Extract provided Block Start
Generators in PHP 5.5

Now that PHP 5.5 alpha versions are being released, I decided to grab the latest PHP source from GitHub, build it and give the new Generators feature a spin. I have used generators in the past in Python, and was excited to hear they are coming to PHP. While they are useful mostly in advanced use cases they can make a lot of simple use cases much more efficient, and I think its a handy addition to the advanced PHP programmer’s toolbox.

What are Generators?

I like to describe Generators as special functions which are iterable and maintain state. Think of a function that instead of returning once and destroying its state (local variables) after returning, can return multiple times, while maintaining the state of local variables, thus allowing iteration over an instance of that function state. In fact, a call to a generator function creates a special Generator object which can be iterated. The object maintains the internal state of the generator, and on each iteration generates a new value. The same result can be achieved by implementing a Traversable class, but with much less code.

This is very different from the way we are used to think of functions, so maybe an example is the best way to demonstrate this. I will use a simplified example based on the one given in the documentation:


function xrange($start, $end, $step = 1)
Extract provided Block End
Information provided Block Start
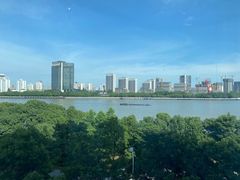 -上海当代艺术博物馆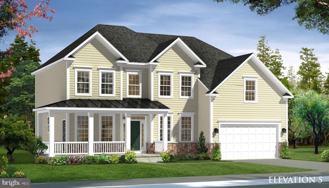 109 Pindar St - Photo 1 of 1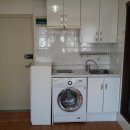 신원로3 이미지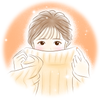 Sereina Design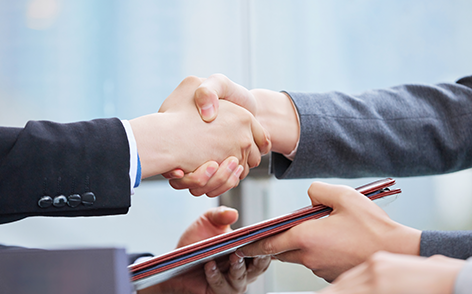 太行泉城·微企秒贷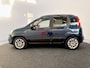 Fiat Panda 0.9 TwinAir Lounge Automaat, origineel en verrassend compleet!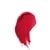 PURE COLOR ENVY Rouge à Lèvres Mat 559
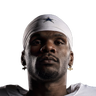 Marquez Valdes-Scantling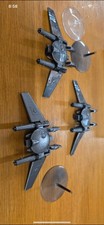 Warhammer 40K Tau Forgeworld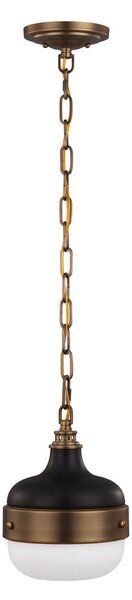 VISEČA SVETILKA Cadence 20.3/43.2 cm E27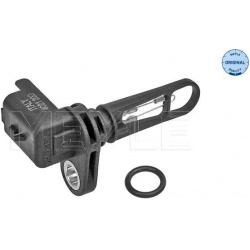 siuntimo blokas, įsiurbiamo oro temperatūra MEYLE-ORIGINAL: True to OE.
                                11-14 812 0012, MEY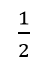 0201mcdf-a75e-44x71.png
Information provided Block End
*Directions for this task:* Retype the passage of the article on generators in PHP 5.5 from "Generators in PHP" to "PHP programmer’s toolbox.".

*Written solution:*
Generators in PHP 5.5

Now that PHP 5.5 alpha versions are being released, I decided to grab the latest PHP source from GitHub, build it and give the new Generators feature a spin. I have used generators in the past in Python, and was excited to hear they are coming to PHP. While they are useful mostly in advanced use cases they can make a lot of simple use cases much more efficient, and I think its a handy addition to the advanced PHP programmer’s toolbox.